Zibambele is the Zulu word for "doing it for ourselves". The Zibambele Road Maintenance system was introduced into rural KwaZulu Natal in 1999. The maintenance of rural access roads is contracted out to households, who are responsible for a certain length of road for a period of one year. Accordingly, Zibambele uses labour intensive, road maintenance methods in order to provide an income to destitute families. By the end of 2000, over 6000 rural households had been contracted.
The length of road allocated to each household depends on the difficulty of the terrain. Contractors generally tend between 600 and 1500 metres of road. The yardstick used in allocating the length of road to a Zibambele contractor is that maintenance activities should not exceed 60 hours a month. This is to allow income to be spread more widely, and to allow contracting households' time for other activities.
The Zibambele programme targets destitute families who have no other source of income. In addition, it is a gender affirmative programme, with more than 98% of existing contracts having been awarded to women headed households.

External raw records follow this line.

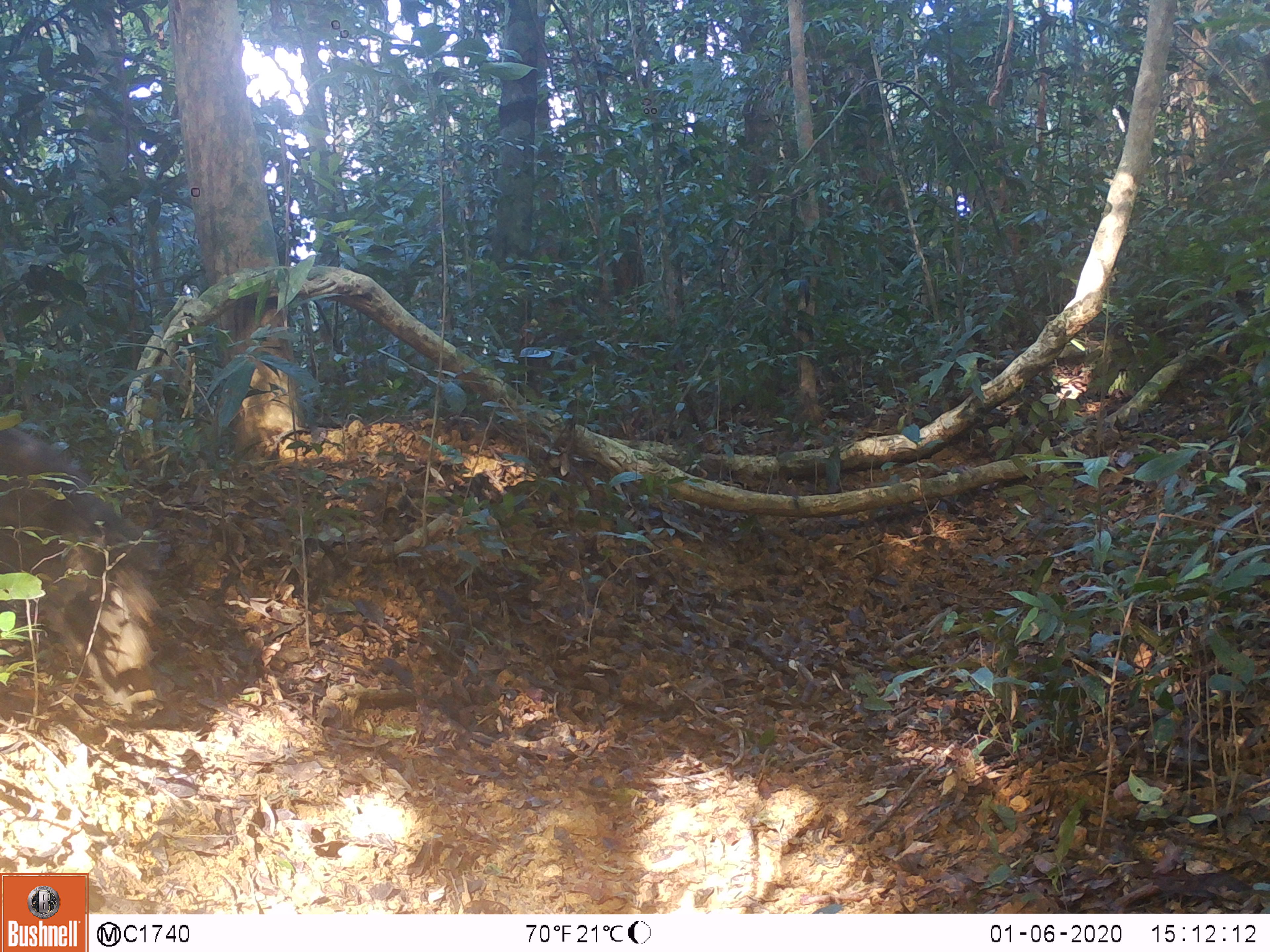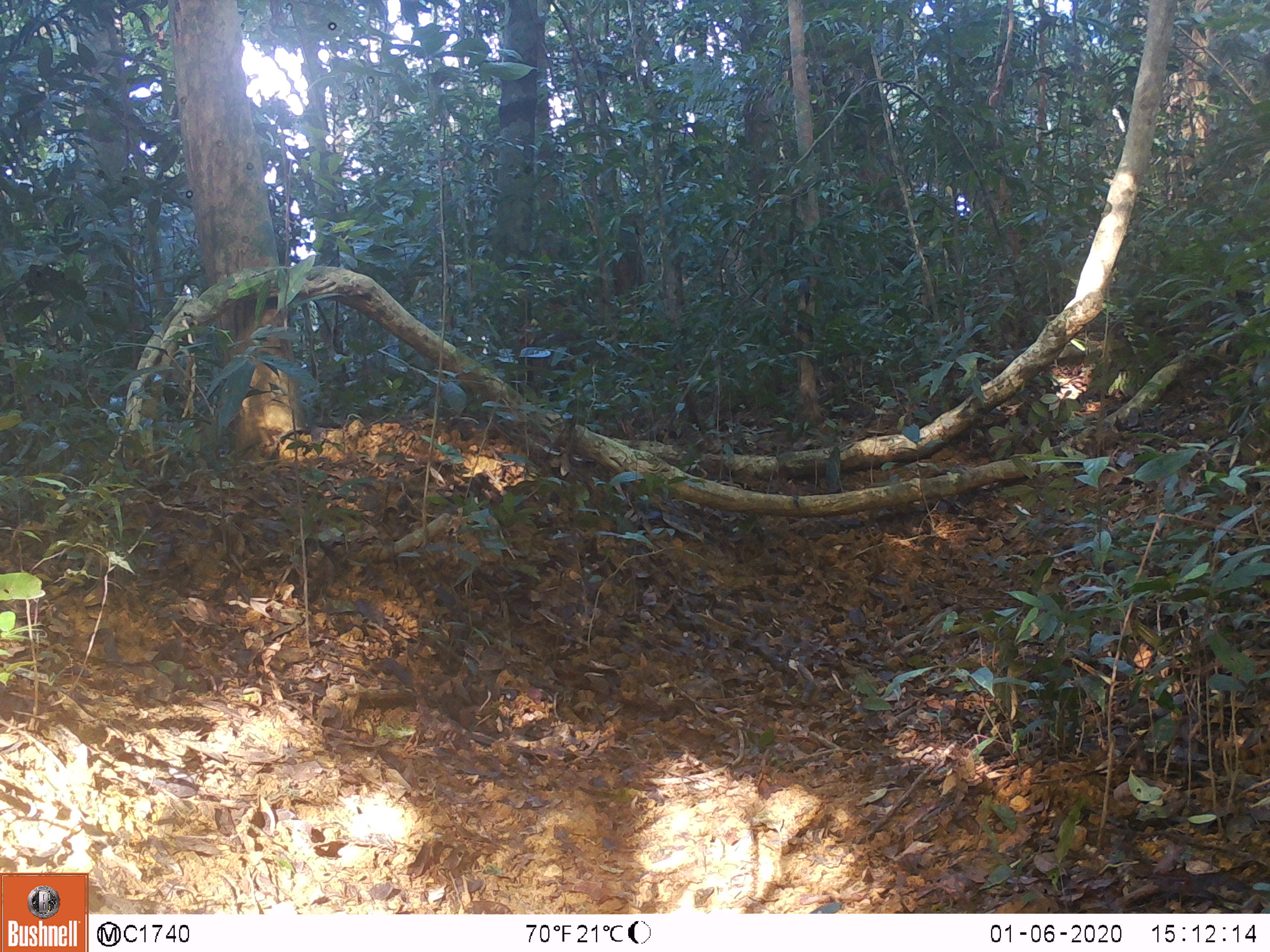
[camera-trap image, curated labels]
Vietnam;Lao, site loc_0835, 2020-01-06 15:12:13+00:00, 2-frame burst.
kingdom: Animalia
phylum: Chordata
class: Mammalia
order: Artiodactyla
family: Suidae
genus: Sus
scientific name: Sus scrofa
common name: eurasian wild pig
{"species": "eurasian wild pig (Sus scrofa)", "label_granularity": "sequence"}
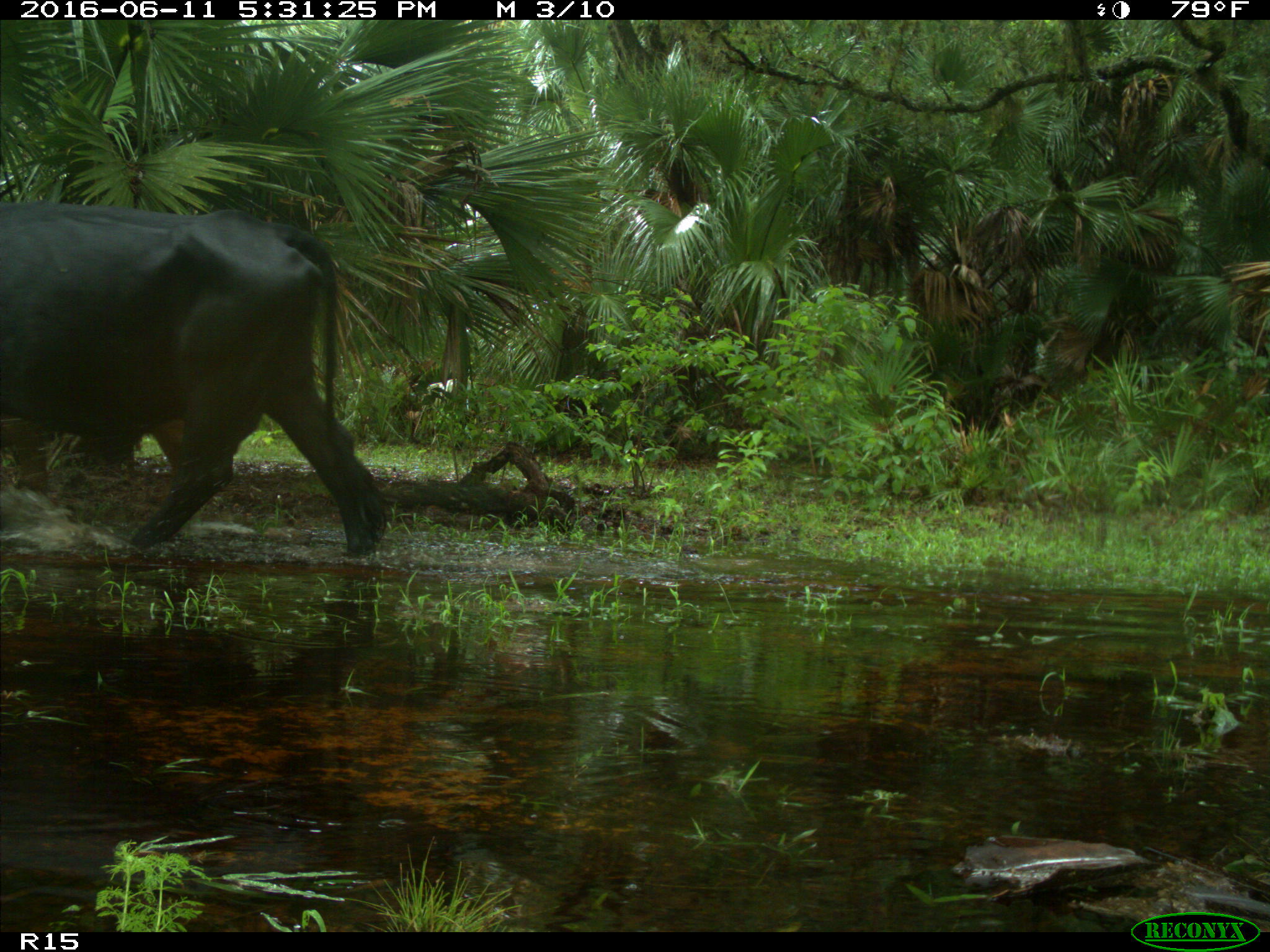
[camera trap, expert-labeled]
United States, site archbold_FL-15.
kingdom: Animalia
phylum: Chordata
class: Mammalia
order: Artiodactyla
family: Bovidae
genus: Bos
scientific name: Bos taurus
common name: domestic cow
Bos taurus (domestic cow).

The contract is made with a household rather than an individual so that the responsibility can be shared, and there is always someone available to work. The contracted households are chosen by the community themselves, who identify families who are most in need of assistance. Families with any other source of income are excluded, for example, where a family member receives a grant or pension.
The contracted household supplies a person to work on the road for 2 days per week, and is supplied with a set of tools, and basic training. In addition to maintaining the road surface, drainage system and verges, contractors are responsible for the removal of litter and noxious weeds. Tasks are set and monitored by an overseer who typically looks after 130 contracts and reports monthly on progress. The overseers are managed by a social consultant and a technical consultant who report to the Department.
The combination of an income and the contact with a social consultant assists extremely impoverished families to gain access to food, education and health services. There are other important interventions: assistance is provided with obtaining ID documents, opening banking accounts, setting up savings clubs and accessing credit, with a view to allowing a member of the household to start a small business.
"The demand for Zibambele contracts is almost overwhelming and the selection process has unmasked levels of grinding poverty that truly shock" S'bu Ndebele, KwaZulu Natal Minister of Transport.
Innovation: While maintaining the rural roads network, impoverished households are provided with a regular income. The most needy households are identified and chosen by their own communities. Contracts are awarded to households rather than to individuals, ensuring the spread of the responsibility and the income. Women headed households are targeted, despite the powerful patriarchy which pervades rural KwaZulu Natal. In addition to being gender affirmative, this focus is also based on findings that welfare transfers to women are spread further into the community than those to men.
Poverty impact: The project targets the most impoverished sector in South Africa, namely rural women-headed households, and provides a regular and sustainable income, and access to essential services. The project eventually aims to award 40 000 contracts. During 1999/2000, a total of 2700 contracts were awarded. The Department of Transport has budgeted for 6000 contracts to be awarded during 2000/2001. The number of contracts awarded will increase annually until the target of 40 000 is reached. The contractors receive a total monthly income of R250-00. The contractors are also given assistance with obtaining Identity Documents. They are also introduced to savings clubs and credit unions in order to promote financial security. This approach is aimed at encouraging contractors to utilise the skills learned through Zibambele to start their own ventures and thus reducing dependence on the project as well as making space for other households to become involved.
Replication: The project is capable of replication in other rural settings in South Africa if state funding is committed.